Testo citato:

+ + + + + + +

DEL FUOCO E DELL’AMORE

di Carmine Tavarone

Che cos’è un uomo? (Mah ‘enòsh) recita l’incipit dell’ottavo salmo, scoprendo l’abisso della solitudine umana.

Qùest-ce qùun homme dans l’infini? si domanda angosciosamente Pascal

è impastato di dolore e di speranza, sembrano rispondere le sculture di Alfiero Nena il cui percorso artistico si delinea come un’ininterrotta riflessione esistenziale sulle ossessioni in cui si dibatte l’uomo contemporaneo, prigioniero dei sentieri della notte. La scultura in bronzo raffigurante S. Francesco e realizzata per il Convento dei Frati Minori di Sorrento, rappresenta una tappa significativa di questo iter , forse anche un momento in cui il tormentato riflettere di Nena quasi si placa perchè l’artista possa umilmente accostarsi alla smisurata grandezza del Poverello d’Assisi. Lo scultore ne ha concepito la figura lasciandosi guidare dalle evoluzioni di una linea curva che, flettendosi, accoglie in sè la materia per dar vita ad un corpo in potente tensione spirituale.

Un corpo quasi librato verso l’alto e che, tuttavia, resta ancorato alla terra, primigenia culla di ogni dolore.

Un corpo che, per tensione interiore, perde di gravità, vince le resistenze della materia, incontra il volo degli uccelli che sfiorano i cieli.

Il Santo asssisiate è il simbolo della lotta dell’uomo per riedificare la propria casa sulle macerie della storia; è l’immagine che si oppone alla disperazione, è l’emblema della speranza.

Alfiero Nena non smette mai di interrogarsi sull’uomo, nucleo incandescente della sua poetica, e sul mistero della vita. Madre, L’Abbraccio, L’Attesa n.2, Maternità, sue sculture degli anni 70, sono figure che lentamente riemergono dalla memoria per riconquistare le ancestrali vestigia di idoli della fertilità.

Esse trovano, nel grave riposo delle forme conchiuse, il loro vigore plastico sostenuto da una sotterranea energia che si esplica negli abbracci di creature, frutto del loro amore per la vita.

Lo scultore trevigiano ammira Emilio Greco, suo maestro, e come lui pone la donna in un ruolo di assoluta centralità, inquietante nadir della vita.

Ma l’impalpabile eppur presente erotismo delle creazioni femminili del maestro, viene sottoposto ad un processo di sublimazione nelle immagini del discepolo, più affini alle icone sacre di quella civiltà contadina veneta, le cui radici Nena gelosamente custodisce.

Archetipo assoluto di vita organica, la donna di Alfiero Nena è la madre da cui tutto si genera e a cui tutto ritorna.

+ + + + + + +

Voci fornite:
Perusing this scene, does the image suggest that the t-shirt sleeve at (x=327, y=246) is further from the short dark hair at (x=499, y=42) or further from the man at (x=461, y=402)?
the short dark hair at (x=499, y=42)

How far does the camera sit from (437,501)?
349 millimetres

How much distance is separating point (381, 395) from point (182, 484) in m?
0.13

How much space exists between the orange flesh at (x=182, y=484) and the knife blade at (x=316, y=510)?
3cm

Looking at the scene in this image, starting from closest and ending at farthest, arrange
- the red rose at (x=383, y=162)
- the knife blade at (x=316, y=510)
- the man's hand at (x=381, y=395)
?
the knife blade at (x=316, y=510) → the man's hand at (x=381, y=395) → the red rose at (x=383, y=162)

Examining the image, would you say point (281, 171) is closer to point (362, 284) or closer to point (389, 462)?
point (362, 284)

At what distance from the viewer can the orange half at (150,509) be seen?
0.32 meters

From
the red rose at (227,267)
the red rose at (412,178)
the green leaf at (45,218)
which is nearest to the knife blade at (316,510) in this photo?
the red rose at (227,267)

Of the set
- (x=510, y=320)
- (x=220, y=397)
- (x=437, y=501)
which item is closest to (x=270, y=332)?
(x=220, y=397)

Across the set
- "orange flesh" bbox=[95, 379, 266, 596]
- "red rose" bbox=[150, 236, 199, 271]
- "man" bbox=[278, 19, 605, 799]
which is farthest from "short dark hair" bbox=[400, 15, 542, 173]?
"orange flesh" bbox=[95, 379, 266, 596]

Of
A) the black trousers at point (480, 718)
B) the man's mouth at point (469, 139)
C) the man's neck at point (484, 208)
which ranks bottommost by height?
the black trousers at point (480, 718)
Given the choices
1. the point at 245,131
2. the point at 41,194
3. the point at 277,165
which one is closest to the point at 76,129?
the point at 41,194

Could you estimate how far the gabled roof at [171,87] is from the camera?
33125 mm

+ + + + + + +

Consegne:
A: Secondo il testo sulle sculture di Alfiero Nena, per quale luogo è stata realizzata la scultura in bronzo di S. Francesco?
B: Ripeti parola per parola il testo sulle sculture di Alfiero Nena, tutto quanto va da "Alfiero Nena non" giù fino a "idoli della fertilità.".

Soluzioni:
A: Per il Convento dei Frati Minori di Sorrento.

B:
Alfiero Nena non smette mai di interrogarsi sull’uomo, nucleo incandescente della sua poetica, e sul mistero della vita. Madre, L’Abbraccio, L’Attesa n.2, Maternità, sue sculture degli anni 70, sono figure che lentamente riemergono dalla memoria per riconquistare le ancestrali vestigia di idoli della fertilità.